执行go build -gcflags=-m main.go

$go build -gcflags=-m main.go
# command-line-arguments
./main.go:11:6: can inline (*A).String
./main.go:19:6: can inline (*ATrick).String
./main.go:23:6: can inline NewA
./main.go:31:6: can inline noescape
./main.go:27:6: can inline NewATrick
./main.go:28:29: inlining call to noescape
./main.go:36:6: can inline main
./main.go:38:14: inlining call to NewA
./main.go:39:19: inlining call to NewATrick
./main.go:39:19: inlining call to noescape
./main.go:40:17: inlining call to (*A).String
./main.go:41:17: inlining call to (*ATrick).String
/var/folders/45/qx9lfw2s2zzgvhzg3mtzkwzc0000gn/T/go-build763863171/b001/_gomod_.go:6:6: can inline init.0
./main.go:11:7: leaking param: f to result ~r0 level=2
./main.go:19:7: leaking param: f to result ~r0 level=2
./main.go:24:16: &s escapes to heap
./main.go:23:13: moved to heap: s
./main.go:27:18: NewATrick s does not escape
./main.go:28:45: NewATrick &s does not escape
./main.go:31:15: noescape p does not escape
./main.go:38:14: main &s does not escape
./main.go:39:19: main &s does not escape
./main.go:40:10: main f1 does not escape
./main.go:41:10: main f2 does not escape
./main.go:42:9: main s1 + s2 does not escape

其中主要看中间一小段

./main.go:24:16: &s escapes to heap    //这个是NewA中的,逃逸了
./main.go:23:13: moved to heap: s
./main.go:27:18: NewATrick s does not escape // NewATrick里的s的却没逃逸
./main.go:28:45: NewATrick &s does not escape

解释

  • 上段代码对AATrick同样的功能有两种实现:他们包含一个 string ,然后用 String() 方法返回这个字符串。但是从逃逸分析看ATrick 版本没有逃逸。

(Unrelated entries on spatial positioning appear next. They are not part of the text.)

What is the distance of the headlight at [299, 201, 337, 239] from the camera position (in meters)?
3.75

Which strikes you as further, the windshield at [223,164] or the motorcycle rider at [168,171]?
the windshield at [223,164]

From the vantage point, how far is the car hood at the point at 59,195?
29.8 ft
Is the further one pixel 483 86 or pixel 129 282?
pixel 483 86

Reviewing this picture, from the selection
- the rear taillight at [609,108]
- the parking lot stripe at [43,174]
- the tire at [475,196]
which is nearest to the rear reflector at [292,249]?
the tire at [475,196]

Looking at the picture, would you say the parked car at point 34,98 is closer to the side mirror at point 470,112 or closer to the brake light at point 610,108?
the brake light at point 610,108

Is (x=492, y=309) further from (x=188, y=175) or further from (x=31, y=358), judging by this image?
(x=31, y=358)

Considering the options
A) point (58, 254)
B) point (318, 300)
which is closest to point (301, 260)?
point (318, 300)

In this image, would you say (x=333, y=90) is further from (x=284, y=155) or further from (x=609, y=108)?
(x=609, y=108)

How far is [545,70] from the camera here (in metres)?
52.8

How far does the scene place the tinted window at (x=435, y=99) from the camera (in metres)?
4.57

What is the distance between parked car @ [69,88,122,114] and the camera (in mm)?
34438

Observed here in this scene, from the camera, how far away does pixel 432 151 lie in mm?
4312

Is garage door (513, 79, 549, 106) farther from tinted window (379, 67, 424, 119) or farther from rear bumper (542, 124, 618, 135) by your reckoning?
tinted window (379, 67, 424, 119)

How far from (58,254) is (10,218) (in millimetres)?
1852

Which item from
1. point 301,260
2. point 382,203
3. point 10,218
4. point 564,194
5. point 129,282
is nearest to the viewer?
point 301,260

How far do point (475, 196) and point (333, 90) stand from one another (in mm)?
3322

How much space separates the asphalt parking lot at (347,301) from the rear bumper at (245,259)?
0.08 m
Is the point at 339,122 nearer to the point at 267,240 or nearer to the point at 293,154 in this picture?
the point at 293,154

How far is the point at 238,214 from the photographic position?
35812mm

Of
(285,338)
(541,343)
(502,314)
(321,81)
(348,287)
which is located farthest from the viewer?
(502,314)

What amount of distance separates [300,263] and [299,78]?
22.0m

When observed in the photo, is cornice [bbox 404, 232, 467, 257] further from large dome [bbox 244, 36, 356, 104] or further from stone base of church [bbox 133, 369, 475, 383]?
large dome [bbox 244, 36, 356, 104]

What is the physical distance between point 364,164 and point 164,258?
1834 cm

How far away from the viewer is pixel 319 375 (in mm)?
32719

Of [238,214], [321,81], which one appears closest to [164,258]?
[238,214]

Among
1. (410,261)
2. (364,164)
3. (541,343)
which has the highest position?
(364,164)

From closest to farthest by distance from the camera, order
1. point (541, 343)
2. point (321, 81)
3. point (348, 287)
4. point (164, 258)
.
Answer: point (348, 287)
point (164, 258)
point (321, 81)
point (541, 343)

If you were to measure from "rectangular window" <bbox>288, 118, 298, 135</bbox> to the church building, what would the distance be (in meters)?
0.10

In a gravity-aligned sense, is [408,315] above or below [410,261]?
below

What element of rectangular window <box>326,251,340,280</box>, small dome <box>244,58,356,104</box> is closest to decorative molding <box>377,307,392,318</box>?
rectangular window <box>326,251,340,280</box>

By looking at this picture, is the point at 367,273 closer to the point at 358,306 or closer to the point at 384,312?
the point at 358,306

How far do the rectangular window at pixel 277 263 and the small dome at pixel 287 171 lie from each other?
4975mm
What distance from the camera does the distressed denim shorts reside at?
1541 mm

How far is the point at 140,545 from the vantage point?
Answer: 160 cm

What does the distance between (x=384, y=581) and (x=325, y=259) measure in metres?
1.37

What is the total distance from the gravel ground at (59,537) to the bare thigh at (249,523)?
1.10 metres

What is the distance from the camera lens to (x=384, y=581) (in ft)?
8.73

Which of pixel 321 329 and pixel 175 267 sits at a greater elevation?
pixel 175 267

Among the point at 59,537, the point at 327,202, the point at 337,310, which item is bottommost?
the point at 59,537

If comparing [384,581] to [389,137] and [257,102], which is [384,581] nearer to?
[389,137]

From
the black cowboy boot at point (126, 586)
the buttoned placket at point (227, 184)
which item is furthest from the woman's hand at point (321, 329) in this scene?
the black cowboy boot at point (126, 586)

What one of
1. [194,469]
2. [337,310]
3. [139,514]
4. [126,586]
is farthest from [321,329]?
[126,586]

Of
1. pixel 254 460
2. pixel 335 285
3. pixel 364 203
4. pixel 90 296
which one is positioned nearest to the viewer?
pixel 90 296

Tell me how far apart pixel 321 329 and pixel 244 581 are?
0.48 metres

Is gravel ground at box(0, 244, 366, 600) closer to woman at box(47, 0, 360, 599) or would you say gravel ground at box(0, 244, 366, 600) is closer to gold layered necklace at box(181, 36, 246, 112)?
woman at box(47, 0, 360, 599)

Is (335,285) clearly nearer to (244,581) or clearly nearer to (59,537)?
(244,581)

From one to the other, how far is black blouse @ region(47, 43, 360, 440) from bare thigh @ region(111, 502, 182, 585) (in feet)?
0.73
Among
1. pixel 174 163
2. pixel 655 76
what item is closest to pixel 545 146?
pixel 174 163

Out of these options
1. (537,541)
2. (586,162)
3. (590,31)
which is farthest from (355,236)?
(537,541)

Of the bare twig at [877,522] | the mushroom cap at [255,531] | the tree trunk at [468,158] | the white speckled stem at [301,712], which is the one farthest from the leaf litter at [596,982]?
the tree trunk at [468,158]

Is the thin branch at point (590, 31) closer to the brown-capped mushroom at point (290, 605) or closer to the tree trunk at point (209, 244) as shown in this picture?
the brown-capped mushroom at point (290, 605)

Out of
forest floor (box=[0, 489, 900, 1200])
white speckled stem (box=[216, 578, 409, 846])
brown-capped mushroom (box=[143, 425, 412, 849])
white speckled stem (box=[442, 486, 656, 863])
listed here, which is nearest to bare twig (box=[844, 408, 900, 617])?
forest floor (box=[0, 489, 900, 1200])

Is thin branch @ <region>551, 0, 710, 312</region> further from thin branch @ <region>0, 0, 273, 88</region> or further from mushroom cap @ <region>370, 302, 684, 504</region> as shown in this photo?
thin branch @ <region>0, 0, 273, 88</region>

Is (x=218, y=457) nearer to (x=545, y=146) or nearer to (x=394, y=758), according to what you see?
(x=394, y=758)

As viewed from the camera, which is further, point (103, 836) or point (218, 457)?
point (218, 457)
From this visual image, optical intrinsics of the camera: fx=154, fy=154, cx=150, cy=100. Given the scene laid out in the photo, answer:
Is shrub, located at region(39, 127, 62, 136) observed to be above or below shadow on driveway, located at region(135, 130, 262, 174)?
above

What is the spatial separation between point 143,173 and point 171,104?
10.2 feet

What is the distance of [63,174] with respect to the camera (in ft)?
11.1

  • noescape() 函数的作用是遮蔽输入和输出的依赖关系。使编译器不认为 p 会通过 x 逃逸, 因为 uintptr() 产生的引用是编译器无法理解的。

  • 内置的 uintptr 类型是一个真正的指针类型,但是在编译器层面,它只是一个存储一个 指针地址int 类型。代码的最后一行返回 unsafe.Pointer 也是一个 int

  • noescape()runtime 包中使用 unsafe.Pointer 的地方被大量使用。如果作者清楚被 unsafe.Pointer 引用的数据肯定不会被逃逸,但编译器却不知道的情况下,这是很有用的。

  • 面试中秀一秀是可以的,如果在实际项目中如果使用这种 unsafe 包大概率会被同事打死。不建议使用! 毕竟包的名字就叫做 unsafe, 而且源码中的注释也写明了 USE CAREFULLY!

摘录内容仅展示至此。